*Set problem*:
Resume the reading log of dated book reviews after its final sentence, keeping the same entry format and casual tone.

*Selected passage*:
%%

12/6/04 Shannon Hale
Enna Burning
This was just as good as if not better than the previous book--very cool descriptions of elemental fire and wind power and the wonderful bond between two best friends.
11/28/04 Shannon Hale
The Goose Girl
This was really well-written and had some really interesting portrayals of elemental "magic." I enjoyed it and now I'm gonna read the sequel.
11/17/04 Chuck Palahniuk
You know, you really have to read this book. Palahniuk (author of Fight Club) kicks butts. I love his portrayal of the dippy Wiccan coven and the wide range of ideas as to what people would do with power if they had it.
11/17/04 Virginia Woolf
Mrs. Dalloway
I liked the colorful prose and the tiny perfect series of personal crises and the vividness of one day of moments in various people's lives, but . . . GOOD LORD, VIRGINIA, if you love the comma so much why don't you marry it?? (Oh, and Septimus was my favorite character.)
11/13/04 Yann Martel
Life of Pi
Fantastic! I'm a big fan! I had fun reading about Pi's struggle for physical, emotional, and spiritual survival aboard that little lifeboat.
10/30/04 Sandra Cisneros
The House on Mango Street
Kinda reminded me of Ms. Block, the way it was so stream-of-consciousness. Borrowed this book from my sister L. I enjoyed it, though it didn't last me very long. (I read it in one day while waiting for the bus, half on the way there and half on the way home.)
10/25/04 Jonathan Shute
Humane Society
I know this author from E2, vaguely, so he mailed me an autographed copy of his book. I read it. It was awesome. Little short-story creative nonfiction thingies. I recommend it.
10/25/04 George Carlin
Brain Droppings
Oh, that man's always got something amusingly thought-provoking to say.
10/11/04 Rodman Philbrick
The Last Book in the Universe
Cool! Some of the wannabe-future-slang pissed me off like it always does, but I liked the concepts, and the fact that everything wasn't a happy ending, ya know? Revolution! Whee!
10/5/04 Darren Shan
Cirque du Freak #8: Allies of the Night
Oh look, Steve came back. I'm not surprised. But he wasn't the Vampaneze Lord . . . I was thinking he was gonna be . . . but maybe he is and they're playing mind games again. Good book. Darren just can't get any luck. . . .
10/3/04 Tony DiTerlizzi and Holly Black
The Spiderwick Chronicles #5: The Wrath of Mulgarath
I think the art in these books is really nice. This one was kinda dark--that kid killed baby dragons by stepping on them. It still bugs me that the house brownie talks in pseudo-rhymes. I certainly wouldn't suggest this series as required reading or anything, but it held my attention.
10/2/04 Sharon Creech
Walk Two Moons
Some of the concepts were cool, but the deliberately meandering style which was designed to reveal an "ooh" moment seemed a tad contrived. The wild imagination of the children and the interconnectedness and importance of families was pretty good, though.
10/1/04 Alex Haley
Wonderful. I borrowed this from my sister because she had it as required reading in high school and liked it. I cried a whole bunch of times, mostly just appalled at the idea that I am part of the human race which has done such horrific things to each other. Slavery is evil.

%%

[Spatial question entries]

%%

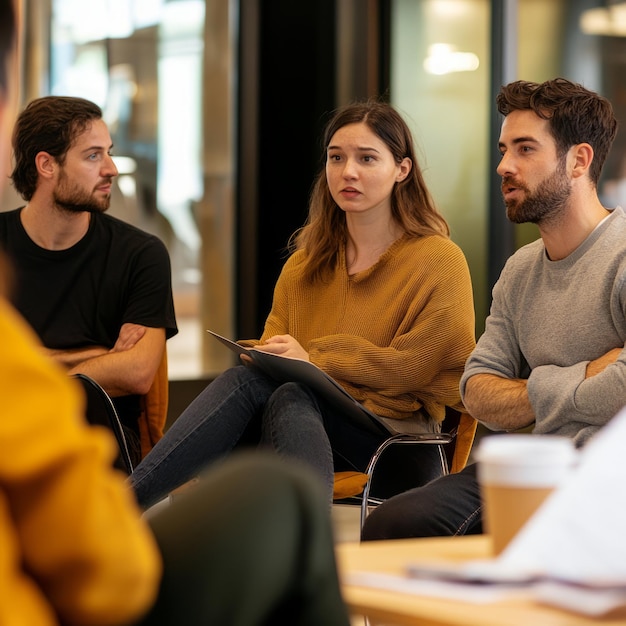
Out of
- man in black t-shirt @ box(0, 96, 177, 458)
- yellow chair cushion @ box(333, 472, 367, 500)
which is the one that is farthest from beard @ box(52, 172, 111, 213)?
yellow chair cushion @ box(333, 472, 367, 500)

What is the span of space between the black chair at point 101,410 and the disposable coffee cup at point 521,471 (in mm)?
1795

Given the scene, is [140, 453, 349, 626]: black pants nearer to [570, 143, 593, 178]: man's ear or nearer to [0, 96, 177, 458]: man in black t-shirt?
[570, 143, 593, 178]: man's ear

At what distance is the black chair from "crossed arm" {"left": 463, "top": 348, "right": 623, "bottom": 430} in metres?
0.92

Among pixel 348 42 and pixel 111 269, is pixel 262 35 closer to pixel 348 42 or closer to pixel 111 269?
pixel 348 42

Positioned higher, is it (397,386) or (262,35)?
(262,35)

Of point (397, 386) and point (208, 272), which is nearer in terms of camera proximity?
point (397, 386)

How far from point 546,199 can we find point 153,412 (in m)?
1.25

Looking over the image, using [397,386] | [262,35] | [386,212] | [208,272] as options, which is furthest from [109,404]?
[262,35]

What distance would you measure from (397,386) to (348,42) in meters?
3.57

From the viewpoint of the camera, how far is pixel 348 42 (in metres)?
6.05

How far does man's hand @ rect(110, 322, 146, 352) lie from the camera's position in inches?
121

%%

*Task answer*:
9/22/04 Martin Booth
Dr. Illuminatus: The Alchemist's Son
Kind of creepy kids' book about an alchemist's son from the past enlisting two modern kids to help him fight evil. I didn't like it as much as I hoped I would. Too much out-and-out explaining and too many clever permutations for the word "said."
9/18/04 Eoin Colfer
The Legend of Spud Murphy
Cute first chapter book by one of my favorite authors. It's about an evil librarian who terrorizes children. My favorite part was when Marty kept licking his arm after the stamp was gone.
9/15/04 Carl Hiaasen
Skinny Dip
Finished another one. Hiaasen is at his best here, I really like the despicability of his villains and the fact that his heroes are not perfect. God, does this guy get what he deserves. . . .
9/11/04 Lemony Snicket
The Grim Grotto
As usual, the newest A Series of Unfortunate Events book was hilarious--this one full of damp puns and boring information about the water cycle in an attempt to try to trick us into nodding off and not reading. And what's with the romance? Now Klaus is gettin' some. (As much as one can in a kids' book, I guess.)
9/3/04 Viz Graphic Novels
Di Gi Charat Vol. 1
An invitational manga of various artists who draw Di Gi Charat, with various unconnected plots and stuff. Easy to zoom through--after all, it's comics.
8/31/04 Sue Monk Kidd
The Secret Life of Bees
This was touching and well-written, about a teen in the nineteen-sixties growing up with issues surrounding her mother's death. Awwww.
8/22/04 Neil Gaiman
Don't Panic
This is a revised biography of Douglas Adams and the history of The Hitchhiker's Guide to the Galaxy and related works. It was very entertaining and the subject matter was fascinating to me.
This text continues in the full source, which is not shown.